What is a little surprising is that they are trying to do this in a way that both does and does not involve leaving their denomination. Per Beliefnet:
[A] conservative network of clergy and lay Lutherans plans to gather and hatch plans to "reconfigure" Lutheranism in North America. [Editor's note: "planning to hatch plans," eh? These people are better organized than most church groups.]
The leaders of Lutheran CORE (Coalition for Reform) are not encouraging fellow believers to bolt from the ELCA for a more conservative denomination, but neither do they want to remain part of one that has "fallen into heresy," they say.
Thus, CORE is laying plans for a "free-standing synod" that would include current members of the ELCA along with others that have exited, or plan to exit, from the denomination. ...
The free-standing synod, should the idea be accepted, would hire and train its own clergy, redirect donations from ELCA headquarters to CORE, plant churches and support missionaries, [WordAlone honcho Mark] Chavez said. Some members will disassociate from their local (geographic) synods and stop participating in the ELCA's biennial assemblies. But others who are part of conservative synods that are not expected to hire gay and lesbian clergy may choose to remain part of the ELCA, he added.
Pedantic note: The word "synod," in US Lutheran use, has two distinct means, both of them explicitly juridical. Prior to 1918, it referred to independent church bodies (what other people might call separate denominations), with different standards of faith and practice. Today, the Missouri and Wisconsin Synods preserve this usage. In 1918, the ULCA came into existence as a federation of such synods. This began the process, completed in the LCA and continued in the ELCA, of creating a second meaning for the word synod -- a regional judicatory. Essentially, a diocese. (In both the LCA and ELCA, there has been one sole exception, a non-geographic synod uniting the Slovak churches -- not for theological reasons, but for practical, and largely linguistic, ones.)
So what does CORE have in mind, exactly? It isn't entirely clear from this article. But only two choices present themselves: (1) to create a new church body, which they claim they don't want to do; or (2) to create a non-geographic body within the ELCA's formal structure, united by a common objection to the ELCA's policy and somehow magically including groups which are not part of the ELCA. This seems to defeat the purpose of remaining in the ELCA, doesn't it?

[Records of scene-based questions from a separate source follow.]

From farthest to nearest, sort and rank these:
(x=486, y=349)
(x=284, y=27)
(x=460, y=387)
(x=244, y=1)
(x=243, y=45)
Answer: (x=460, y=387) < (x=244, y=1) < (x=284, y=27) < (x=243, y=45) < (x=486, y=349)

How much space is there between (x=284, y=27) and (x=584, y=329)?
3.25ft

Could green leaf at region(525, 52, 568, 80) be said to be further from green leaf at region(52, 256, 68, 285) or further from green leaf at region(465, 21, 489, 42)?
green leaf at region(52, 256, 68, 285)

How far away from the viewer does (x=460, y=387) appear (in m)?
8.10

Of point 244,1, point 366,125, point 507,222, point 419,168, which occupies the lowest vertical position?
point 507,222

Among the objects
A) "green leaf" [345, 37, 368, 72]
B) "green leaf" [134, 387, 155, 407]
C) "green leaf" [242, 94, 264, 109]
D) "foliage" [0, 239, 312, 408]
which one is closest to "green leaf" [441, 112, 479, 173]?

(As an historical matter, it seems to us that this latter choice would really be something closer to what 19th century Lutherans called "a free conference," and intended as a forum for discussion among members of different synods, but lacking the power to commit anybody's actual synod to any definite action. [The LCMS generally asked for these in order to avoid any serious discussion of synodical unification.] But of course to be truly "free," in the sense it was used in those days, the discussion would need to include people from other parts of the Lutheran world, such as Lutherans Concerned -- a move which, again, defeats the announced purpose of the plan.)
So CORE says they want to be in the ELCA and not be in the ELCA, and imagines that somehow this can be achieved within the ELCA's own polity. Theirs is a strange, Schroedinger's-cat vision of ecclesiastical geometry. (You remember -- the cat was both alive and dead at the same time. Oh, quantum physics, how you task us!) But it is one which has become familiar over the past quarter-century.

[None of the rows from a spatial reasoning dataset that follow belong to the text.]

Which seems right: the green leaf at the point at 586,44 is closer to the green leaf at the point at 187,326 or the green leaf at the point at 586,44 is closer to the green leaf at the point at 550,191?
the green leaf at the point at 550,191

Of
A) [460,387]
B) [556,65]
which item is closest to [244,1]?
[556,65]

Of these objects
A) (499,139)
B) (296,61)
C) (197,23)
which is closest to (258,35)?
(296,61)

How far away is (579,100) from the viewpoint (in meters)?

Early on, Lutheran Congregations in Mission for Christ started talking this way, and WordAlone stole the idea and has gone further with it. They use phrases like "loyal opposition," and insist that they exist within the mother church, while rejecting that church's policies and independently establishing fellowship with churches it does not recognize. The idea, we strongly suspect, is to weaken the structures of the ELCA -- undermining its ability to manage either its own internal discipline or its external ecumenical relationships.
"We are loyal to our church, even though we hate it and seek to destroy it." This is classic Scandinavian passive aggression, like the dog that jumps up to lick your face while peeing on your pants. And it creates a semantic mess, in which people work hard to sound as though they are saying something else.
But what amuses us most about this dark comedy of ill-defined terms and expressions that mean their own opposite, is another quotation in the Beliefnet article:
"There are lots of congregations that are going to leave, lots of traditionalist congregations that are going to stay, and lots that have already left," said Ryan Schwarz of Washington, a member of CORE's steering committee. "We want to create a churchly structure that gathers all those categories."
Churchly? They really think it is "churchly" to stop supporting the seminaries and missionaries of your own church? We suppose that's what you should expect from people who can't tell when the cat is dead.